The mechanism in T3 is essentially the same as that presented in my
message of Thu, 30 Oct 86 22:08:03 EST. That message also includes some
motivation, which I won't repeat here, and Dan has already sent out the
technical content. The rather important detail ommitted from the T3
release notes is that it's an error whenever the number of values
expected doesn't match the number delivered, and argument and predicate
positions expect exactly one value. Thus (list (return 1 2)) is an
error in T3 and in my proposal.
The mechanism that Dan Friedman proposes was suggested on this list by
Andy Freeman:
Date: Thu 30 Oct 86 12:25:22-PST
From: Andy Freeman <ANDY@Sushi.Stanford.EDU>
This proposal is a variant on the technique Carolyn Talcott used
in her thesis; Richard Weyrauch was also involved in that work.
Their idea requires one procedure; I'll call it values. Procedure
invocation spreads multiple values; (cons (values 1 2)) is completely
equivalent to (cons 1 2) and (list (values) 4 (values 1 2) 3) is
equivalent to (list 4 1 2 3). ...
It was dismissed by the only people on the list (besides maybe Sussman)

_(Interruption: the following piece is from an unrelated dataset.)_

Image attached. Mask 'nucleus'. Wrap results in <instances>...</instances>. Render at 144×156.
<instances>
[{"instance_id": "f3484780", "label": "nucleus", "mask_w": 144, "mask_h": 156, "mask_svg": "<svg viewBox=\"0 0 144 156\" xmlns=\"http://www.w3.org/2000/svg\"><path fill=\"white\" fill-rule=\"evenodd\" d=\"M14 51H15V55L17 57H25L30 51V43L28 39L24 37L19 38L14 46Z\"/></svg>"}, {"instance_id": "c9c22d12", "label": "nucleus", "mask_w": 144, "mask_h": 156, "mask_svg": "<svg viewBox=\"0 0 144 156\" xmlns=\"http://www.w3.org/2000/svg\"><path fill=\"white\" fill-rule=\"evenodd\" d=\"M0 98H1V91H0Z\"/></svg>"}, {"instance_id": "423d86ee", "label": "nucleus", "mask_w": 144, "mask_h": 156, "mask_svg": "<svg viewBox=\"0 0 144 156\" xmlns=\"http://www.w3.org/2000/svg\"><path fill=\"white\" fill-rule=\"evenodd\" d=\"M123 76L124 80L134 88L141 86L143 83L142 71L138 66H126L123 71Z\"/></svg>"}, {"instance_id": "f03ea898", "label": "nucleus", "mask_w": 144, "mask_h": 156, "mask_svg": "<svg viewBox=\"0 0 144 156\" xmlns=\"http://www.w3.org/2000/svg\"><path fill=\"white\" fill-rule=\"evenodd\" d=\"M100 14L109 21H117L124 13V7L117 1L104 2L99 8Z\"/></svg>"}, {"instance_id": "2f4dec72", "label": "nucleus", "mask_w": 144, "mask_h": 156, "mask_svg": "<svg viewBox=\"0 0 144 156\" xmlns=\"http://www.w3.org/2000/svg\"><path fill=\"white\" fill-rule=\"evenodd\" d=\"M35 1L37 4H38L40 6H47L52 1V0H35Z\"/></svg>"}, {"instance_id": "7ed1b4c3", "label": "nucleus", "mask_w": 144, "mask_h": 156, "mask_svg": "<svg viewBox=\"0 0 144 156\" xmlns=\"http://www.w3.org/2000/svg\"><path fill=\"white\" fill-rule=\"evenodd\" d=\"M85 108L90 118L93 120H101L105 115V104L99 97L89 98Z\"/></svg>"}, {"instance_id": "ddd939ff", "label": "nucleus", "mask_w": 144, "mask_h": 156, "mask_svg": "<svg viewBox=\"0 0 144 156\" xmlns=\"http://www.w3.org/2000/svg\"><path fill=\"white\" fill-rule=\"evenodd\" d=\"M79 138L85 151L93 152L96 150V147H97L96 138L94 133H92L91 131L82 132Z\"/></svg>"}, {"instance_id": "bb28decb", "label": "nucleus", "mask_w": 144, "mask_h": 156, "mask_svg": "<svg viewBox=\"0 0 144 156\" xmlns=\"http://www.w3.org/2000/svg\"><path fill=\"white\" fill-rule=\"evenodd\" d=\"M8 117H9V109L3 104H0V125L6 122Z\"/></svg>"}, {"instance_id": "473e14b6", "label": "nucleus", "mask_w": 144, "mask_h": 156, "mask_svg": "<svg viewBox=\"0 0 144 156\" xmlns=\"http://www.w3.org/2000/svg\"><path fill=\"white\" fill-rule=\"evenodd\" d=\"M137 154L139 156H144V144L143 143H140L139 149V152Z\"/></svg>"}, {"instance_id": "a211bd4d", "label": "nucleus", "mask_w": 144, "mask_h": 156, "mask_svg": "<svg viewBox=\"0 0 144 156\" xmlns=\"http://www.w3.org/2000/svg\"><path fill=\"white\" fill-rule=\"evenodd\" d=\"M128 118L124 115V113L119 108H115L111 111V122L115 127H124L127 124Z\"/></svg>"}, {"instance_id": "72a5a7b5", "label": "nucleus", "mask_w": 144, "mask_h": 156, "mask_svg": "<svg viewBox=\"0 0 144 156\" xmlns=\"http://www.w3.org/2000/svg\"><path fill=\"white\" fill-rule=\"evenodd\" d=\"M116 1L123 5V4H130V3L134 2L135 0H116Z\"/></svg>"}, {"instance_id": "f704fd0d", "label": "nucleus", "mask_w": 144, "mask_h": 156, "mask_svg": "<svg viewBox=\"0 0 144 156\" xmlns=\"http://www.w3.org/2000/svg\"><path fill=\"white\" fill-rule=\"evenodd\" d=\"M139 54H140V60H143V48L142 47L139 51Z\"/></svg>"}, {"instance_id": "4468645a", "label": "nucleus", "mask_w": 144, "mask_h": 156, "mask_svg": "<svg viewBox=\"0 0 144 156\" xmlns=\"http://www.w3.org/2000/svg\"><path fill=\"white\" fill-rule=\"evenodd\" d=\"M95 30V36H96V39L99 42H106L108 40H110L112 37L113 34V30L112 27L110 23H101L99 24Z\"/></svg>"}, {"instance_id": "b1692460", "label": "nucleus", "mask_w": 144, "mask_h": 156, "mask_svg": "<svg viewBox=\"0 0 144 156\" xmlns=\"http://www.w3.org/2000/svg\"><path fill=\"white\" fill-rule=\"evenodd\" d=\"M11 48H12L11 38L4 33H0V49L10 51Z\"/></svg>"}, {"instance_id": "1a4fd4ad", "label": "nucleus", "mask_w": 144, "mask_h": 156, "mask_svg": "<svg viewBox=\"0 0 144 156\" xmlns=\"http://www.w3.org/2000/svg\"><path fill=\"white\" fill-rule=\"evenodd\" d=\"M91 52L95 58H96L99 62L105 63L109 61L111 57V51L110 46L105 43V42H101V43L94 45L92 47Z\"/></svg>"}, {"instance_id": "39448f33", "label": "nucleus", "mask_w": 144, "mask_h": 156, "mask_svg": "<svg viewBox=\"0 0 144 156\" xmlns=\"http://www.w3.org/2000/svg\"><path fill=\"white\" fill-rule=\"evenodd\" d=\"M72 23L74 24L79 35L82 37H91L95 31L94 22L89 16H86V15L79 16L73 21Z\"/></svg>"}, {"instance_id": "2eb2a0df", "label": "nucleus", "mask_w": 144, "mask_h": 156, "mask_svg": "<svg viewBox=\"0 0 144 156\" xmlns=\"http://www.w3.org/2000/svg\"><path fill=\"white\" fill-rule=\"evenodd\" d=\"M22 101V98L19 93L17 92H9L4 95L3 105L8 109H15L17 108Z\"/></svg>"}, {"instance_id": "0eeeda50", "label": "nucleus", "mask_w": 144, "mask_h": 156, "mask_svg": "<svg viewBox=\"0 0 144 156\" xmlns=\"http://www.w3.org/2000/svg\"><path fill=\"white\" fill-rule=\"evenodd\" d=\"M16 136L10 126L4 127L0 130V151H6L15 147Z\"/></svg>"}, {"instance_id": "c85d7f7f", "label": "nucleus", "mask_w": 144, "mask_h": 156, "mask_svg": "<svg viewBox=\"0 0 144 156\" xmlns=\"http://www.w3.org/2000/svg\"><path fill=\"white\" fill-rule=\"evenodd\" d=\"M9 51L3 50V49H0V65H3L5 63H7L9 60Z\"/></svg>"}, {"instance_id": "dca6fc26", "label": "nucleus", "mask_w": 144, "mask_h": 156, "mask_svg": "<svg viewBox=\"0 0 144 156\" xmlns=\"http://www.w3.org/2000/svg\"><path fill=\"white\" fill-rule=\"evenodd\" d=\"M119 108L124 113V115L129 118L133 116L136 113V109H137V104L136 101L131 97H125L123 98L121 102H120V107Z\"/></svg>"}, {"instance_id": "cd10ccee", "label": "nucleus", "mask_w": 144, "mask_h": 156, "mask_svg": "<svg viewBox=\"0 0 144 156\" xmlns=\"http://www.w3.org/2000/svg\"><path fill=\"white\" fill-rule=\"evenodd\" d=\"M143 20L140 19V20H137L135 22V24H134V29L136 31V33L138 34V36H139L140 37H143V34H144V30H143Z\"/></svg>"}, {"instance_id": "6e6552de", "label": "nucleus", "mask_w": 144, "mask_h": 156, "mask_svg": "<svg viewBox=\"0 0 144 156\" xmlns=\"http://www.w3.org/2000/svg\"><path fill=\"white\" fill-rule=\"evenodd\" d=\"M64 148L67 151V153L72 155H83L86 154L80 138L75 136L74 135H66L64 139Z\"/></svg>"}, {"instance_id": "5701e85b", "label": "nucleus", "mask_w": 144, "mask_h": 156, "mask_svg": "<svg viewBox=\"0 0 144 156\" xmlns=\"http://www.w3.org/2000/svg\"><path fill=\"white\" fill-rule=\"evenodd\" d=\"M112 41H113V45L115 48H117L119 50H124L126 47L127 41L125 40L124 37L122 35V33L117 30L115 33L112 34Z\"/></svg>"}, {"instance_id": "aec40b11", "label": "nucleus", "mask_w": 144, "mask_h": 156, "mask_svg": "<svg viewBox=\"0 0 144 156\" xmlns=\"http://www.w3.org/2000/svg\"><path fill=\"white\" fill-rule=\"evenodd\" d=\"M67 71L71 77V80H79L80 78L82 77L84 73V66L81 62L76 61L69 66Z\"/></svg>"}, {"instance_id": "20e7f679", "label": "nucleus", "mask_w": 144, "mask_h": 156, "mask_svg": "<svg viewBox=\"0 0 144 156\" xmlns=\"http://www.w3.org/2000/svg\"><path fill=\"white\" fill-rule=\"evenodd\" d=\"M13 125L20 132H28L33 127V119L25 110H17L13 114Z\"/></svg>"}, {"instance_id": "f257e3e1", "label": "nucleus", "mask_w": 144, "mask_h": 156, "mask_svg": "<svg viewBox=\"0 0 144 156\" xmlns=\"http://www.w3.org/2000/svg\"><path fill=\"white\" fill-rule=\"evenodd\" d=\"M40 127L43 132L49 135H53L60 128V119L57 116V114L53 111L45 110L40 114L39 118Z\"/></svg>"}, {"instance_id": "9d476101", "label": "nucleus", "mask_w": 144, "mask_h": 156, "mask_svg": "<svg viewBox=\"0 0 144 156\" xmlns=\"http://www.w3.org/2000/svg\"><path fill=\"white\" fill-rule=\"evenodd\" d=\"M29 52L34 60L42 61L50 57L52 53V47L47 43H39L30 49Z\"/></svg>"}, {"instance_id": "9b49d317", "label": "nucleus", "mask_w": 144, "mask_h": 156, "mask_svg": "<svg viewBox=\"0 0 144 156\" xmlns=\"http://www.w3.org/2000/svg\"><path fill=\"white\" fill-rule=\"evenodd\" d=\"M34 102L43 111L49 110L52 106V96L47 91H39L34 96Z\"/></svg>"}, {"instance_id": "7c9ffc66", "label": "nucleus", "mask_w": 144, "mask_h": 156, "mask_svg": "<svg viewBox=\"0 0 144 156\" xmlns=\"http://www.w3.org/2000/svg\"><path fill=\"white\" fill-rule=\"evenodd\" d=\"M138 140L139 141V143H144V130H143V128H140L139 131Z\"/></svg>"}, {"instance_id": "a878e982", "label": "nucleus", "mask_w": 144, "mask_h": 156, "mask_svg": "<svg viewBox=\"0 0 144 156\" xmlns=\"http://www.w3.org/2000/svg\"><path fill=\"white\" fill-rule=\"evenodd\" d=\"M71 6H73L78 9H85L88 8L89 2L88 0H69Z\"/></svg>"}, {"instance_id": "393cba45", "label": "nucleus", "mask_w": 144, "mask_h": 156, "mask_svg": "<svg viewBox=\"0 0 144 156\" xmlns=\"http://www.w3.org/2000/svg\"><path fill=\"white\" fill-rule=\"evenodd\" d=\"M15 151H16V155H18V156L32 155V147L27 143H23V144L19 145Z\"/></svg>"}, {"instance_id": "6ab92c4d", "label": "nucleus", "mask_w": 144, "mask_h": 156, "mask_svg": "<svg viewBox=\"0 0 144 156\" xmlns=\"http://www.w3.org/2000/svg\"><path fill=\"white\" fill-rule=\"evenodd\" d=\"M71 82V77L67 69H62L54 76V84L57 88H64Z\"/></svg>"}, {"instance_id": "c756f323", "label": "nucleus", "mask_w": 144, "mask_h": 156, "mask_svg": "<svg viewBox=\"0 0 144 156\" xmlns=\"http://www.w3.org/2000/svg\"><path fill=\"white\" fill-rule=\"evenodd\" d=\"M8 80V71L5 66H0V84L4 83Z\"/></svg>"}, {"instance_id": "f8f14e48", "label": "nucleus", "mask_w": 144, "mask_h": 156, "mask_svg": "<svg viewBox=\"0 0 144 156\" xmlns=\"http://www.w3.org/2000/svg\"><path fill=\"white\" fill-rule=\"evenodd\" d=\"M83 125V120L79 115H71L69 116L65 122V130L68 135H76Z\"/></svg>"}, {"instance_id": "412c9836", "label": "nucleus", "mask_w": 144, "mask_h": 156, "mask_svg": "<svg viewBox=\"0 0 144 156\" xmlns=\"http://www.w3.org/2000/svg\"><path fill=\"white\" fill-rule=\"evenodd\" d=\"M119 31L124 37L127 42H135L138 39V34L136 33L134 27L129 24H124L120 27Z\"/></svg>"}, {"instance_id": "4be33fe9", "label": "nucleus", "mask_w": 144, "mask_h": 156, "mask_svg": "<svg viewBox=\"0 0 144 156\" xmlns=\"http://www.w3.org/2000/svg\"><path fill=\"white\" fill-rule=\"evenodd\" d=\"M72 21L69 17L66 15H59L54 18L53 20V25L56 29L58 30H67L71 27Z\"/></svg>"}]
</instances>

who had actual experience using it, namely Steele and Gabriel:
Date: Mon, 3 Nov 86 11:24 EST
From: Guy Steele <gls@Think.COM>
It [MARVEL] did pretty much all the obvious things: every function
call was implicitly like the Common Lisp MULTIPLE-VALUE-CALL, and
most side-effecting forms such as SETQ, PRINT, and COMMENT were made
to return zero values. I believe I also arranged for variables to
be able to hold multiple values.
My experience with the language was that it was perfectly clean
and elegant, but programs that made non-trivial use of multiple
values were very hard to read, precisely because of the loss
of the one-form/one-value correspondence. Having the extra power
everywhere in the language was not worth the loss of clarity.
I therefore abandoned the experiment without writing it up.
(Maybe I should have, but there were other, more promising variations
of Scheme to explore.)
...
I believe that experience with the POP languages (especially POP-2)
may be relevant to this discussion, but I am not an expert there.
Date: 03 Nov 86 1214 PST
From: Dick Gabriel <RPG@SAIL.STANFORD.EDU>
...
The code, as Steele mentions, was elegant in a certain sense, but
very hard to read most of the time, because you had to take into
account that some other values than the primary value (the first
one) would be passed to some program. The places where SEUS code
was easy to read were when you were writing something that, in
Common Lisp, would be
(multiple-value-call #'foo (baz) (bar))
The places where it was hard to read were when you were writing something
that, in Common Lisp, would be
(foo (baz) (bar))
That is, there was no easy way to check that the right values from the
right places got passed. I think that the latter is the more commonly
used case, so SEUS was optimized the wrong way.
...
When the Common Lisp multiple value scheme was being devised, I thought
that we (the designers) should look at SEUS for its experience. I'm now
glad we didn't do anything more that invent MULTIPLE-VALUE-CALL as a
result of that experience.
I tend to agree that it's a bad idea, not only from the point of view of
someone using it, but also for implementation reasons: unlike the T
proposal, which is trivially implementable (VALUES = LIST) in any scheme
implementation, it's grossly incompatible with current implementations;
and it has a performance cost that you have to always pay for, even when
you're not using the feature, because all calls to unknown procedures
must be prepared to splice in an arbitrary amount of crud.